Abstract: Microsoft has been building data centers with a programmable hardware in every server, creating a novel Configurable Cloud. The reconfigurable hardware, in the form of a field programmable gate array (FPGA) is cabled between the NIC and the data center network, as well as being attached to the CPUs via PCIe. This architecture enables an FPGA-centric, rather than CPU-centric, computational model since all communication in and out of the server is first processed by the FPGA that handles common tasks without CPU involvement and passes uncommon, complex tasks to the CPU that acts as a "complexity" offload engine. Microsoft has deployed a diverse set of applications, including deep neural networks and software defined networking acceleration, across its Configurable Cloud. I will describe the Cloud, some of its applications, and their performance.

Bio: Derek Chiou is a Partner Architect at Microsoft where he leads the Azure Cloud Silicon team responsible for FPGAs and ASICs in Microsoft's data centers and an adjunct professor in the Electrical and Computer Engineering Department at The University of Texas at Austin. Before Microsoft/UT, Dr. Chiou was a system architect and lead the performance modeling team at Avici Systems, a manufacturer of terabit core routers.

Dr.
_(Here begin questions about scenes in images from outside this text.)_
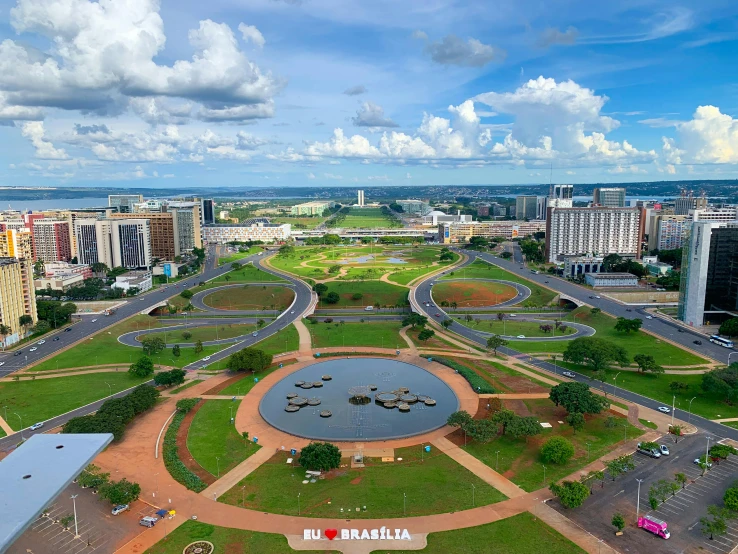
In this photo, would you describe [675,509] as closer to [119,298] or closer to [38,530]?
[38,530]

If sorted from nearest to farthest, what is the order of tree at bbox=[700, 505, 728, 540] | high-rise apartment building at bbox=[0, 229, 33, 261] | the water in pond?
tree at bbox=[700, 505, 728, 540]
the water in pond
high-rise apartment building at bbox=[0, 229, 33, 261]

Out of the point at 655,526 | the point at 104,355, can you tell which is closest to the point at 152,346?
the point at 104,355

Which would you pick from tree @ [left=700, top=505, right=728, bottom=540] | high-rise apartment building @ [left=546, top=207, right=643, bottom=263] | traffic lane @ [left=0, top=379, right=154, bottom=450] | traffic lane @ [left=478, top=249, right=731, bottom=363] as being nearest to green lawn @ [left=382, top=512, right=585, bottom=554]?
tree @ [left=700, top=505, right=728, bottom=540]

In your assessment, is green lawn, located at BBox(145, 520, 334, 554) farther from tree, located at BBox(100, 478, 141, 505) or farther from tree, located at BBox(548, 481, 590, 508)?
tree, located at BBox(548, 481, 590, 508)

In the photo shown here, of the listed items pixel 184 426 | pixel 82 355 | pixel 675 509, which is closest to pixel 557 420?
pixel 675 509

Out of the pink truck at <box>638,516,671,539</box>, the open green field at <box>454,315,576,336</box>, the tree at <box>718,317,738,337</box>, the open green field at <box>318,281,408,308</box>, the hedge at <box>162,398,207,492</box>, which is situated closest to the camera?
the pink truck at <box>638,516,671,539</box>

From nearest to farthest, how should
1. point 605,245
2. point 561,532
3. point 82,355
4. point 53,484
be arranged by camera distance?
point 53,484 → point 561,532 → point 82,355 → point 605,245
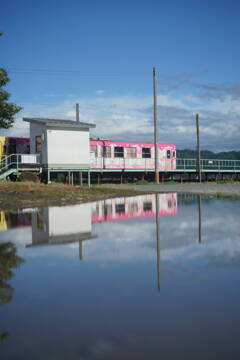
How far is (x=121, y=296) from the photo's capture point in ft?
13.4

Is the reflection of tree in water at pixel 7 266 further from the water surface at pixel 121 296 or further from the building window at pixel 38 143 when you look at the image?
the building window at pixel 38 143

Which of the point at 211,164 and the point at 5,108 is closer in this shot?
the point at 5,108

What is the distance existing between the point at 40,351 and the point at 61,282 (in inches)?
70.2

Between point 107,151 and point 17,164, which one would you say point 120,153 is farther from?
point 17,164

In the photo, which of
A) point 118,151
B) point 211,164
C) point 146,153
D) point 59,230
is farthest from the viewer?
point 211,164

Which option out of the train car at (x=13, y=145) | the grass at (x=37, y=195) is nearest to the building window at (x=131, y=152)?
the train car at (x=13, y=145)

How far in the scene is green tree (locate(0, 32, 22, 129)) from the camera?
2448 cm

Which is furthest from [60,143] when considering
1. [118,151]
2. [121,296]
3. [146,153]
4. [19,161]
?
[121,296]

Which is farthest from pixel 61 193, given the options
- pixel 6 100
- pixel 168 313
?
pixel 168 313

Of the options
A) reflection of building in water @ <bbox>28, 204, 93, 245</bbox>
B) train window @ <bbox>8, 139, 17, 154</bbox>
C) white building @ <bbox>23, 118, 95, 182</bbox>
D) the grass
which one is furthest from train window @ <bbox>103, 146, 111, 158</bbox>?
reflection of building in water @ <bbox>28, 204, 93, 245</bbox>

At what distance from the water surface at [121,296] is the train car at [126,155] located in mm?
27161

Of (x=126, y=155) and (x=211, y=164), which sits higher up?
(x=126, y=155)

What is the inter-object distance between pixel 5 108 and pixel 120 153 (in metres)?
14.5

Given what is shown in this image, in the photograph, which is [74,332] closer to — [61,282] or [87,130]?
[61,282]
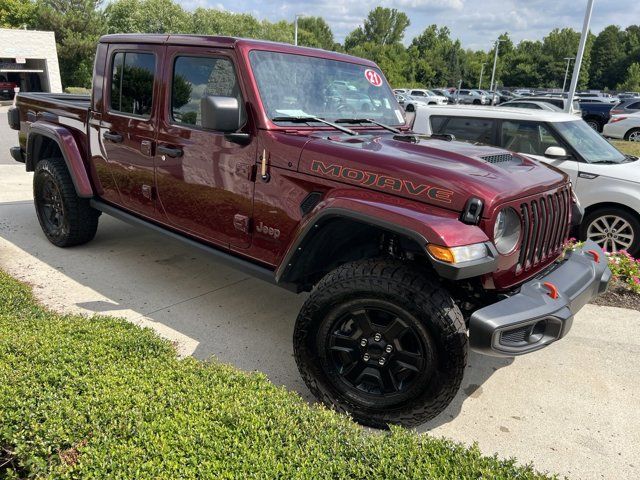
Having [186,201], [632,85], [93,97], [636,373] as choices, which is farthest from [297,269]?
[632,85]

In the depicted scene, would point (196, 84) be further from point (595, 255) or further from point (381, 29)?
point (381, 29)

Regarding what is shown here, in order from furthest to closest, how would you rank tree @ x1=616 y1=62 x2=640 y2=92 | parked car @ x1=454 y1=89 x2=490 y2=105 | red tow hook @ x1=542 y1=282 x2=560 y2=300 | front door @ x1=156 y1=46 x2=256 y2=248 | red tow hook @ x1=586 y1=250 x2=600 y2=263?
tree @ x1=616 y1=62 x2=640 y2=92, parked car @ x1=454 y1=89 x2=490 y2=105, front door @ x1=156 y1=46 x2=256 y2=248, red tow hook @ x1=586 y1=250 x2=600 y2=263, red tow hook @ x1=542 y1=282 x2=560 y2=300

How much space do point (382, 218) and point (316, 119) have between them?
1.09m

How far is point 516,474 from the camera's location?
2.04 m

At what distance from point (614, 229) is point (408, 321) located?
4172 mm

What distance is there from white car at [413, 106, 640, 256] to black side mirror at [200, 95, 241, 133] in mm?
3238

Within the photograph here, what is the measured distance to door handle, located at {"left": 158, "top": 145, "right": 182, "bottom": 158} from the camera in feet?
12.0

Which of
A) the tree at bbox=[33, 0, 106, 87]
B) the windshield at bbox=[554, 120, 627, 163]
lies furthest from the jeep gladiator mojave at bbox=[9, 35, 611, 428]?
the tree at bbox=[33, 0, 106, 87]

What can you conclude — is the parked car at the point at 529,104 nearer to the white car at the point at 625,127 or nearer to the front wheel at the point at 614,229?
the white car at the point at 625,127

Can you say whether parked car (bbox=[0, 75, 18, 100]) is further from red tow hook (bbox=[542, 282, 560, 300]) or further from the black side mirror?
red tow hook (bbox=[542, 282, 560, 300])

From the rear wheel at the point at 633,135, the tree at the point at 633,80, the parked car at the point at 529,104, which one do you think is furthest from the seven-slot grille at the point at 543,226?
the tree at the point at 633,80

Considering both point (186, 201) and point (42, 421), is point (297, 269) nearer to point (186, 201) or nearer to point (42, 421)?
point (186, 201)

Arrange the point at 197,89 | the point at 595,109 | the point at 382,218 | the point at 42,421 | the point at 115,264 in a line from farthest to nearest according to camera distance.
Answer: the point at 595,109, the point at 115,264, the point at 197,89, the point at 382,218, the point at 42,421

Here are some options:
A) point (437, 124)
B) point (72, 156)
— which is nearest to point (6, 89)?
point (72, 156)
Pankaj Mehra, SanDisk/Western Digital, “Evolutionary Changes with Revolutionary Implications: Persistent Memory in the Data Center”
Abstract: With byte-grain persistent memory once again imminent, it helps to consider the history and development of this idea over the past decade and a half. We look at developments at memory, controller, and filesystem level, but it is at the database and application level that the promise of this idea lies. I will show certain critical trends that clearly define the nature of the inflection we are about to witness and then outline the implications across a range of workloads and segments of the broader enterprise / data center ecosystem. The speculative portion of the talk will consider the possibility of memory disaggregating across future fabrics.

Bio: Pankaj has over 20 years of technical experience in developing and architecting scalable, intelligent information systems and services. At Western Digital, he is VP and Senior Fellow working closely with our customers to build accelerated solutions for data centers and applications, and is continuing to shape and evangelize memory and storage technologies.

Prior to joining Western Digital and SanDisk through acquisitions, Pankaj was SVP and Chief Technology Officer at Fusion-io, where he was named a top 50 CTO by ExecRank. He has also worked at Hewlett Packard, Compaq, and Tandem, and held academic and visiting positions at IBM, IIT Delhi, and UC Santa Cruz. He founded HP Labs Russia (2006), Whodini, Inc. (2010), and IntelliFabric, Inc. (2001), and is a contributing author to InfiniBand 1.0. He has held TPC-C and Terabyte Sort performance records, and his work has been recognized in awards from NASA and Sandia National Labs, among others. Pankaj was appointed Distinguished Technologist at Hewlett-Packard in 2004.

Pankaj received his Ph.D. in Computer Science from The University of Illinois at Urbana-Champaign

Dr.Qi Huang, Facebook, “A Streaming Video Engine for Distributed Encoding at Scale”
Abstract: Videos are an increasingly utilized part of the experience of the millions of people that use Facebook. These videos must be uploaded and processed before they can be posted and downloaded. Uploading and processing videos at our scale, and across our many use cases, brings three key challenges. First, we want to provide low latency to support interactive applications. Second, we want to provide a flexible programming model for application developers that is simple to program, enables efficient processing, and improves reliability. Third, we want to be robust to faults and overload.
This talk describes the evolution from our initial monolithic encoding script (MES) system to our current Streaming Video Engine (SVE) that overcomes each of the challenges. SVE provides low latency by increasing end-to-end parallelism. SVE provides a flexible programming model, with granular tasks that are organized as a directed acyclic graph, operating over tracks within videos. SVE achieves robustness through redundancy and a set of escalating mitigations for overload. SVE has been in production since the fall of 2015, provides lower latency than MES, supports many diverse video applications, and has proven to be reliable despite faults and overload.

Bio: Qi Huang is a Research Scientist on the Infrastructure team at Facebook. His primary focus is analyzing and building large scale distributed systems that serves media content efficiently, including processing, storing, and delivery. Prior to join Facebook full-time, Qi finished his PhD at Cornell and was a Facebook fellowship recipient.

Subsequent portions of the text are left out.